Em Goiás, nos primeiros seis meses deste ano, a Secretaria de Segurança Pública (SSP) contabilizou 14.777 mulheres ameaçadas pelos companheiros. Os casos de difamação, injúria e calúnia aparecem na sequência, com 11.787 registros. E além disso, foram registrados 336 casos de estupro e 60 de feminicídio. Isso significa quase duas vítimas de estupro por dia entre janeiro e junho. O número (336 casos) é 121% maior do que o registrado no mesmo período do ano passado, que contou com 151 casos. De forma geral, a violência contra a mulher sofreu um salto de 98,5% este ano

Contra o público feminino, o estupro foi o crime com maior aumento, seguido pelos crimes contra a honra (difamação, injúria e calúnia), com aumento de 107,2%, ameaça (91,8%) e feminicídio (87,6%). Em relação a quantidade de casos, a ameaça contra mulheres supera todas as demais violências.

Mas os dados não são apenas do Estado. No Brasil, foram 74.930 vítimas de estupro, de acordo com o Anuário Brasileiro de Segurança Pública. Seis em cada dez vítimas tinham menos de 13 anos, mais de 80% do total eram menores. Como entram na conta apenas os casos registrados na polícia, é certo que há subnotificação. 

Quanto mais casos de abuso sexual envolvendo pessoas conhecidas são divulgados, mais vítimas falam sobre seus casos. Entre as crianças, 64% foram abusadas por familiares. E, nove em cada dez vítimas de estupro são do sexo feminino. Esses números consolidam os já tratados em outros estudos: mulheres/meninas e que conhecem os seus abusadores. E evidenciam que a casa nem sempre é um local de proteção.

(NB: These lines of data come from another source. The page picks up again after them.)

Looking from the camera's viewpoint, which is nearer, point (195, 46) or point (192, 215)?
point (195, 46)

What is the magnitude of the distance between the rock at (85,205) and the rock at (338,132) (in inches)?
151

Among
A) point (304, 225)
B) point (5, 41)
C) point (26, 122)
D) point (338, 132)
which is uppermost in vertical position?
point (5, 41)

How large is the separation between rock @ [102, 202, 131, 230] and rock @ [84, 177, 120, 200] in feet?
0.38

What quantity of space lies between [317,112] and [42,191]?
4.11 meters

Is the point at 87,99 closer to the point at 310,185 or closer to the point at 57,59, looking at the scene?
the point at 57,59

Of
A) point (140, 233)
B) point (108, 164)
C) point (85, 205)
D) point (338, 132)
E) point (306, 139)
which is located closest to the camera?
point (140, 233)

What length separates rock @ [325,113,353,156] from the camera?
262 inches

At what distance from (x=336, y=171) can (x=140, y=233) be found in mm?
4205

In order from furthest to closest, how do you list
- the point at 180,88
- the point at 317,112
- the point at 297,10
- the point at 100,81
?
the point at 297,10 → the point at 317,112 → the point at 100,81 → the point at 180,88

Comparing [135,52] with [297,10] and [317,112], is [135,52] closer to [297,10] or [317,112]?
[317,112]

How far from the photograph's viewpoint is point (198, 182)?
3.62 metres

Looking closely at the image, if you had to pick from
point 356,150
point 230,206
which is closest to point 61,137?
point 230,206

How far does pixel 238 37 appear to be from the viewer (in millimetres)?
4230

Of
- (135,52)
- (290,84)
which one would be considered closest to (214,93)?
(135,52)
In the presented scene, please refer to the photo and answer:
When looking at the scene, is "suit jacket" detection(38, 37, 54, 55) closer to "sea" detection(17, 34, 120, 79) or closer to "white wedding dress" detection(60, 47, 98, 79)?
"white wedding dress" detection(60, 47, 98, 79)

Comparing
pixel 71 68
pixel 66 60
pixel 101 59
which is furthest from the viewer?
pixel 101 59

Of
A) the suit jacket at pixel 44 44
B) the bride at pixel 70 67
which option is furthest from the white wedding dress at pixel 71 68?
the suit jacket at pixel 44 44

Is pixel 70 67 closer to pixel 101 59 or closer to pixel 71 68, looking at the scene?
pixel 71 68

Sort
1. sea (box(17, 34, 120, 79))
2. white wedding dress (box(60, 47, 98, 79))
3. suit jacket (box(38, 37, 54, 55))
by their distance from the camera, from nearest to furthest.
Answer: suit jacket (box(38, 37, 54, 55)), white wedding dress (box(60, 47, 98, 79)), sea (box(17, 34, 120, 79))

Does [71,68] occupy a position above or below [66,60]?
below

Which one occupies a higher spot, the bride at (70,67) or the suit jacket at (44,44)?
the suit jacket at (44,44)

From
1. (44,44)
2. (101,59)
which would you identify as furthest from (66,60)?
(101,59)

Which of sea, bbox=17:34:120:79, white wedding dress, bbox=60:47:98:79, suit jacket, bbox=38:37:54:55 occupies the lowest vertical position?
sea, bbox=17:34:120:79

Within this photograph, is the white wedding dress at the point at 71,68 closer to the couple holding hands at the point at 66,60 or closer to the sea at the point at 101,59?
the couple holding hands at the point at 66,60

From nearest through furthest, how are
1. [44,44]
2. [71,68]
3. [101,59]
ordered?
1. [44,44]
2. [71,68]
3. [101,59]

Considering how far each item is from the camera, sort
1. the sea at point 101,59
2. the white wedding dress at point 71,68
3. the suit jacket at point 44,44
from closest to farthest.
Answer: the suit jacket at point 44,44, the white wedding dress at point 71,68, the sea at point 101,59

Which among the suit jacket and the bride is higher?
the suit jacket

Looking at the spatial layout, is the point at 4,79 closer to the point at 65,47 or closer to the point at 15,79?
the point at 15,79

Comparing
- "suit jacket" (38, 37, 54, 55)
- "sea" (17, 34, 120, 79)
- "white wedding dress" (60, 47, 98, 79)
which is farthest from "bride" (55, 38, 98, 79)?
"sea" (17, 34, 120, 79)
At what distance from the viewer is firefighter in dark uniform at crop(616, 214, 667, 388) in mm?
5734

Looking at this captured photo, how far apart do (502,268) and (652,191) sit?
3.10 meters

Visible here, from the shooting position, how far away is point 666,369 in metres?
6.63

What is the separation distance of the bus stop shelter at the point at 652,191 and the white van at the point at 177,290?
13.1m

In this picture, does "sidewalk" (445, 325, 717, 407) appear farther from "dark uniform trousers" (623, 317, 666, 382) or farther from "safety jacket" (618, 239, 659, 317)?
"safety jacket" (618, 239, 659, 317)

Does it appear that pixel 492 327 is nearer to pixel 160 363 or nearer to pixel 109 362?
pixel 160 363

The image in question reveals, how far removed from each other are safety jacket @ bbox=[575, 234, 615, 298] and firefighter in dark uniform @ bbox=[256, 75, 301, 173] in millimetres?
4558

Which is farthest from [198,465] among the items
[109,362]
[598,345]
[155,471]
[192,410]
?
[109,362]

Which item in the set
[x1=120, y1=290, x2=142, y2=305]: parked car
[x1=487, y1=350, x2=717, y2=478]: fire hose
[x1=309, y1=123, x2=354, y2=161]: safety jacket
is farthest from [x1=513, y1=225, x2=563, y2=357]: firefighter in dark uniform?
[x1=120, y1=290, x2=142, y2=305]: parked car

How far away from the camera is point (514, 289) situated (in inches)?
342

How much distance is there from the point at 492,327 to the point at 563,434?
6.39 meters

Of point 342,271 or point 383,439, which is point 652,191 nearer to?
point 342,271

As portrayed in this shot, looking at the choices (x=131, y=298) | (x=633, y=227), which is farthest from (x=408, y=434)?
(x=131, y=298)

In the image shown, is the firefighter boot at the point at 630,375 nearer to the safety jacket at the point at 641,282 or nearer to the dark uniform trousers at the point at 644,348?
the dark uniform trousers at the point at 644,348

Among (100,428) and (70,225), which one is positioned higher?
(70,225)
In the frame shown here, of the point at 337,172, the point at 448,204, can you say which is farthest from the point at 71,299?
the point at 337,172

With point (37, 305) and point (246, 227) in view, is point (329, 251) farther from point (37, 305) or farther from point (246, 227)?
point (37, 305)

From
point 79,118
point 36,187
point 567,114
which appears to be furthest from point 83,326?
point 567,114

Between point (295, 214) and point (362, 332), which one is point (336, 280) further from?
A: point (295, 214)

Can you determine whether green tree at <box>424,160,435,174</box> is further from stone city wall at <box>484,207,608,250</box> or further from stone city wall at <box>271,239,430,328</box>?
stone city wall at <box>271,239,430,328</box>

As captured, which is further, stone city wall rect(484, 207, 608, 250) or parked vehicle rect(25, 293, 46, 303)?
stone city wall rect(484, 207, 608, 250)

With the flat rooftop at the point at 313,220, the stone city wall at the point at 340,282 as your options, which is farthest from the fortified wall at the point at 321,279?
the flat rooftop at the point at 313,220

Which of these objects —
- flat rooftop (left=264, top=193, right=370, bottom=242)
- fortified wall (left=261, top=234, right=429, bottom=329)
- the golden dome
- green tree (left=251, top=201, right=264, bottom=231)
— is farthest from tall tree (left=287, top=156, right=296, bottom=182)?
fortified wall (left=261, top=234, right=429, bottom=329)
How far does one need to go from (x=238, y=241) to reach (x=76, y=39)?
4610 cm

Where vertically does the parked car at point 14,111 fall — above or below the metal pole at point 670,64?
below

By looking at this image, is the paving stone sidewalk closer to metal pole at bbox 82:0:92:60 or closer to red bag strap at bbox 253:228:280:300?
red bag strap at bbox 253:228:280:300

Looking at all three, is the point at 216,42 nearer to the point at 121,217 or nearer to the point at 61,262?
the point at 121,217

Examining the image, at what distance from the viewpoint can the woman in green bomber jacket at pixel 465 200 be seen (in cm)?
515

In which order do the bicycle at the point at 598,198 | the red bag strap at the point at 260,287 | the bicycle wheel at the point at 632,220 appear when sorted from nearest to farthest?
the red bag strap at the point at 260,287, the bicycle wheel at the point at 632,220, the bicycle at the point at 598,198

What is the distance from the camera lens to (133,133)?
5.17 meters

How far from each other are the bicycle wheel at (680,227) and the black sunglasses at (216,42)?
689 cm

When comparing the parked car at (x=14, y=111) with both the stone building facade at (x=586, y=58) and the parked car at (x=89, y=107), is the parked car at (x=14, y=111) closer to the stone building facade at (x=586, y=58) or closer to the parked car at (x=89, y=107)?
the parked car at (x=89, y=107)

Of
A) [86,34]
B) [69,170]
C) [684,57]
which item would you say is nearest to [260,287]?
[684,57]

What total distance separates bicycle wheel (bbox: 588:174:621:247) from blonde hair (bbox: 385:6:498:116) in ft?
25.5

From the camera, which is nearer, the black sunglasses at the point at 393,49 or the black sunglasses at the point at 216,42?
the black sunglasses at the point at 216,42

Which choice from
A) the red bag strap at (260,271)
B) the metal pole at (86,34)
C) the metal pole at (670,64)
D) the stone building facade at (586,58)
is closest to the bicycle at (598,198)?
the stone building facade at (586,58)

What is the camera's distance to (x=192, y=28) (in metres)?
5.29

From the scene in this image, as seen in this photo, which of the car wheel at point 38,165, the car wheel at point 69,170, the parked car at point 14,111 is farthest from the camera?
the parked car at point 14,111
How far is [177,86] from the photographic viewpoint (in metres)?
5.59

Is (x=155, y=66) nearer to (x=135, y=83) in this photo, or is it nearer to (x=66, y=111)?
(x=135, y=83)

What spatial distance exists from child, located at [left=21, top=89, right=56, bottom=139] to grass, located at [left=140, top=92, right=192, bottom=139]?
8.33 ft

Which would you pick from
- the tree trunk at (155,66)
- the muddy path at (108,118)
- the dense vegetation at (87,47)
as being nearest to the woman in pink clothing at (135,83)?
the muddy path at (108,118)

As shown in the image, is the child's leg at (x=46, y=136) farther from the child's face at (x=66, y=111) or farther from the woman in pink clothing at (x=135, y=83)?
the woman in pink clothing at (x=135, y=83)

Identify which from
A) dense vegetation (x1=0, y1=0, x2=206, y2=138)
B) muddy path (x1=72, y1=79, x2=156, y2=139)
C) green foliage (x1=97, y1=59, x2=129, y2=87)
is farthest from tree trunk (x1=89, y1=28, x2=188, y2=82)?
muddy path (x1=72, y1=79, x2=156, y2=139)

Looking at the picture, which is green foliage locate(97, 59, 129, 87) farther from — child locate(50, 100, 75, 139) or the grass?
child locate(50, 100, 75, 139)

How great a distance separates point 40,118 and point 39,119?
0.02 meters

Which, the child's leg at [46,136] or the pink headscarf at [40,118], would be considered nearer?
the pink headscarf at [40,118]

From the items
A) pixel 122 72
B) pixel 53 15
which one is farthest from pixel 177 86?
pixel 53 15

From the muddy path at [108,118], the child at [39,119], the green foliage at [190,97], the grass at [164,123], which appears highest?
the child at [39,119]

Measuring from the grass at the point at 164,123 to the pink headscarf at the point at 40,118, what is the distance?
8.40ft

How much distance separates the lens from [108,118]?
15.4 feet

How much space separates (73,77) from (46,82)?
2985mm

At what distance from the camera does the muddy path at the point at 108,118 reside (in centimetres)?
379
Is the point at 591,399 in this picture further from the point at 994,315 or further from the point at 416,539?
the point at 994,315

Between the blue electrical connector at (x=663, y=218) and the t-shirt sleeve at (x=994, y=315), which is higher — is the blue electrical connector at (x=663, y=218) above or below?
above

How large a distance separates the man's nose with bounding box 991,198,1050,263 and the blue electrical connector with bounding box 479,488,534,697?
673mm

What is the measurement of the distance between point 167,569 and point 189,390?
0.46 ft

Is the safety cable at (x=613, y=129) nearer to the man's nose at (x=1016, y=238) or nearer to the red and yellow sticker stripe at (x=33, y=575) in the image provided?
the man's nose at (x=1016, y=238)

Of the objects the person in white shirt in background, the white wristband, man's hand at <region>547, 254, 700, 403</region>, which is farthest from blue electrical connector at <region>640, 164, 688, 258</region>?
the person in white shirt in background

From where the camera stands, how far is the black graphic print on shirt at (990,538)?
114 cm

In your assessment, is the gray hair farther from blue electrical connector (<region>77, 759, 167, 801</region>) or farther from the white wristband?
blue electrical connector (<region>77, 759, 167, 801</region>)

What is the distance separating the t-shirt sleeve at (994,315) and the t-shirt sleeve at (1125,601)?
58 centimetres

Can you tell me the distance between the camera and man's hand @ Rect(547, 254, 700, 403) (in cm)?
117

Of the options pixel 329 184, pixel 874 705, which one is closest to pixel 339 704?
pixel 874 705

Toda violência implica em ausência de ética. É não ver a humanidade no outro. É “coisificar”, tratar o ser humano como objeto que pode ser quebrado, esmurrado, estuprado, estapeado e, por fim, morto. Mas, um ponto chama ainda mais atenção é a violência doméstica ou a realizada por conhecidos, e que, diferente daquela da rua, existe uma recorrência amparada pelos laços de afeto. Em muitos casos, o agressor causa confusão de sentimentos na vítima, inclusive ao propor que ela guarde para si o ocorrido, como se se tratasse de um acordo de confiança que não pode ser rompido, pois a consequência seria a perda do afeto do agressor.

Combater a violência dos abusadores que moram em nossas casas é medida necessária para resgatar a dignidade de qualquer sociedade. Mas só isso não resolve o problema completo, que seria a conquista de relações efetivas equilibradas. Bell Hooks mostra que o amor deve ser sentido como ação. Para ela, o amor seria uma ética de vida para se viver em sociedade. Para Marilena Chauí, a violência se opõe à ética porque trata seres racionais e sensíveis, dotados de linguagem e de liberdade, como se fossem coisas, isto é, irracionais, insensíveis, mudos, inertes ou passivos. Na medida em que a ética é inseparável da figura do sujeito racional, voluntário, livre e responsável, tratá-lo como se fosse desprovido de razão, vontade, liberdade e responsabilidade é tratá-lo não como humano e sim como coisa (…). E, colocar as pessoas no mesmo nível das coisas é tirar delas o que temos de melhor.